• _Tâche à faire_:
Extrayez mot pour mot, du texte sur les baux de centres commerciaux, le passage qui s'ouvre sur les mots contenant "Les derniers arrêts" et se ferme sur "pas encore stabilisé.".

Comme le loyer minimum garanti correspond à la valeur locative, c’est-à-dire en fait au maximum, le supplément constitué par le loyer variable, dans l’hypothèse où le chiffre d’affaires est élevé, n’a pas de contrepartie.
Cette astucieuse organisation du déséquilibre contractuel, qui s’est généralisée dans les centres commerciaux, permet au propriétaire d’être associé au chiffre d’affaires du locataire lorsque les affaires sont prospères, et d’encaisser un loyer minimum garanti indexé excluant toute participation aux pertes, lorsque les affaires vont moins bien.
Il s’agit certes d’une clause déséquilibrée, figurant dans les baux de centres commerciaux qui sont généralement des contrats d’adhésion[1], mais l’article 1171 du Code civil interdit toute sanction, puisque le deuxième alinéa de ce texte stipule : « L’appréciation du déséquilibre significatif ne porte ni sur l’objet principal du contrat ni sur l’adéquation du prix à la prestation ».
L’adéquation du prix à la prestation devrait toutefois pouvoir être rétablie, puisque dans ses derniers arrêts, la Cour de cassation considère que, lors du renouvellement du bail, le juge, compte tenu des clauses figurant actuellement dans les baux de centres commerciaux, peut statuer sur le montant du loyer minimum garanti.
Les derniers arrêts rendus par la Cour de cassation doivent être replacés dans leur contexte, mais l’on peut penser que l’état du droit n’est pas encore stabilisé.

Données textuelles extraites des pages:
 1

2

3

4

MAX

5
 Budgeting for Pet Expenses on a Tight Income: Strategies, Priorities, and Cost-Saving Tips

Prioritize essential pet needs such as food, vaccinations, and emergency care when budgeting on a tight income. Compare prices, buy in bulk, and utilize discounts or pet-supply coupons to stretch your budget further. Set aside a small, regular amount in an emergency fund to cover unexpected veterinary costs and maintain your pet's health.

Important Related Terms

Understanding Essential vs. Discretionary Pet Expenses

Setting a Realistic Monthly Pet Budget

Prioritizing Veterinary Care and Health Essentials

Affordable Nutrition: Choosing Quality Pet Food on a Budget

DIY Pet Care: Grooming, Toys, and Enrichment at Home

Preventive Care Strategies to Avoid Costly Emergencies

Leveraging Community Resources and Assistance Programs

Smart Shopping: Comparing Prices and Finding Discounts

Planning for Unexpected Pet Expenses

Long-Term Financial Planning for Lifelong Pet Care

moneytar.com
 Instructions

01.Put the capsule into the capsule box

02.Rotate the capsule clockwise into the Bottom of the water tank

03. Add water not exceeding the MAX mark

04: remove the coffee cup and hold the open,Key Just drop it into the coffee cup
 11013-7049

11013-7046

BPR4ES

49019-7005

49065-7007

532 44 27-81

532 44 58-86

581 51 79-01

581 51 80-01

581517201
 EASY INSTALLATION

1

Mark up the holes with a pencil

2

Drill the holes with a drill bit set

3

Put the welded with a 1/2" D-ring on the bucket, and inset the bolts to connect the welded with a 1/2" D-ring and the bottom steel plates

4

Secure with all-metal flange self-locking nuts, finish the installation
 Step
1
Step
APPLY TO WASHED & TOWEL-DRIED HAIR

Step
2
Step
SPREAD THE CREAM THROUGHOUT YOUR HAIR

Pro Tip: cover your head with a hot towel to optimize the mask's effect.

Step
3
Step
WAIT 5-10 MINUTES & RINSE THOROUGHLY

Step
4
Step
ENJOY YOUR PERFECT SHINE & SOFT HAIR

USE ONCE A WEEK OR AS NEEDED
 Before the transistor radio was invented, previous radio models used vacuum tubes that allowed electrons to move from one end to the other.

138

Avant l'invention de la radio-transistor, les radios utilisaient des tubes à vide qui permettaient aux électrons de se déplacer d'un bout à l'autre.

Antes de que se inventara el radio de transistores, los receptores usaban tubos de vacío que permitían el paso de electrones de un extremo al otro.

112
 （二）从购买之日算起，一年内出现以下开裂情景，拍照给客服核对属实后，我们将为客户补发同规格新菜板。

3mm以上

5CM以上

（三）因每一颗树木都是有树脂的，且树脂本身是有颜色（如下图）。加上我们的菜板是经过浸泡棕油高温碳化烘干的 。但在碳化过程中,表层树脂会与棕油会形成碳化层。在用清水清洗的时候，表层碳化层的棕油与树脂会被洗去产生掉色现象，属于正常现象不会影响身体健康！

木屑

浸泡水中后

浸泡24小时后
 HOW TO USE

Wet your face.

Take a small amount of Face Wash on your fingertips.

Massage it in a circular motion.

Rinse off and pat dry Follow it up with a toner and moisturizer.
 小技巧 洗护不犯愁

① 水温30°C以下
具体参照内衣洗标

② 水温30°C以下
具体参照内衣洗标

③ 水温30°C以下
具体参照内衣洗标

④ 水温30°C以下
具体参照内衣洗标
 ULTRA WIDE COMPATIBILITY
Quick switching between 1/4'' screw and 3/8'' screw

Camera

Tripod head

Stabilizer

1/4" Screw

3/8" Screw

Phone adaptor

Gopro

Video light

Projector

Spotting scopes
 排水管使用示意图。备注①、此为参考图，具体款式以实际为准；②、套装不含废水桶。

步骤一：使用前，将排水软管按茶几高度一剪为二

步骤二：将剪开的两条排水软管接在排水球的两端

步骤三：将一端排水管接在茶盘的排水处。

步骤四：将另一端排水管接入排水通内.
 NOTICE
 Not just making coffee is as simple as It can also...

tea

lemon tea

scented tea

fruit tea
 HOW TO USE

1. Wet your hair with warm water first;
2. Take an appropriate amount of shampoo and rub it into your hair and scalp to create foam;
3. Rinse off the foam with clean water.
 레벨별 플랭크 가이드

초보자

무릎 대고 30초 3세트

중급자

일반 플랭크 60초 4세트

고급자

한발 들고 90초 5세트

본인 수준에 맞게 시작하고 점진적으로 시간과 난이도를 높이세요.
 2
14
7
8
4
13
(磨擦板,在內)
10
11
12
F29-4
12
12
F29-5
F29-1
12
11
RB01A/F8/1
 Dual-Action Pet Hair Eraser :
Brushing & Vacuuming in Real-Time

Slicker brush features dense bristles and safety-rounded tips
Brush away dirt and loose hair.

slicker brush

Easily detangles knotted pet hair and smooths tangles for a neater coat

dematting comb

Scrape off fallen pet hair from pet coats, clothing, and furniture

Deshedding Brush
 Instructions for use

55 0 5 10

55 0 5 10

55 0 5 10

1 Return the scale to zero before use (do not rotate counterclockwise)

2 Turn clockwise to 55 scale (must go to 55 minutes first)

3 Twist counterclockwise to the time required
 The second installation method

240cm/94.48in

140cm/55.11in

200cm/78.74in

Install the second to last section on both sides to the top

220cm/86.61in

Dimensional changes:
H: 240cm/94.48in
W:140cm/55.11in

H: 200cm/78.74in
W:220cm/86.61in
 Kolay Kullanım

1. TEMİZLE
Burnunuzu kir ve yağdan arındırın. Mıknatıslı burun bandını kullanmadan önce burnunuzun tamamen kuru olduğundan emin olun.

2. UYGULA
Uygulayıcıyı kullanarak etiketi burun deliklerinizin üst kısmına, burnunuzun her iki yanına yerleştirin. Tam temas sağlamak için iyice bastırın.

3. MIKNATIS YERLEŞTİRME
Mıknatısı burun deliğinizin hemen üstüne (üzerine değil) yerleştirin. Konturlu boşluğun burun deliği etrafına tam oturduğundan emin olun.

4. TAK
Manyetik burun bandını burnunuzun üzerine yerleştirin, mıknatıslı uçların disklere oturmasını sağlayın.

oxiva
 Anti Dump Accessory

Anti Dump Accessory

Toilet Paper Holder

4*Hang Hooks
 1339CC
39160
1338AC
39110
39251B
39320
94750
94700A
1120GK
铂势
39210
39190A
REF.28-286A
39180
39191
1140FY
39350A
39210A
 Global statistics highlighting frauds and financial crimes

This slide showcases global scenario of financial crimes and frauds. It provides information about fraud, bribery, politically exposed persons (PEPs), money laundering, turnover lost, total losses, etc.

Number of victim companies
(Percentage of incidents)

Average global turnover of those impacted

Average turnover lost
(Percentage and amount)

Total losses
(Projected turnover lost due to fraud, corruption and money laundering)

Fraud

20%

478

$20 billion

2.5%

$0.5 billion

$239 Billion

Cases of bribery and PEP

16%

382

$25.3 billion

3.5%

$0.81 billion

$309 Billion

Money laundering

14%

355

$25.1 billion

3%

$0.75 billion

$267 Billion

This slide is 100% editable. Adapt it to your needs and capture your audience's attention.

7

• _Réponse attendue_:
Les derniers arrêts rendus par la Cour de cassation doivent être replacés dans leur contexte, mais l’on peut penser que l’état du droit n’est pas encore stabilisé.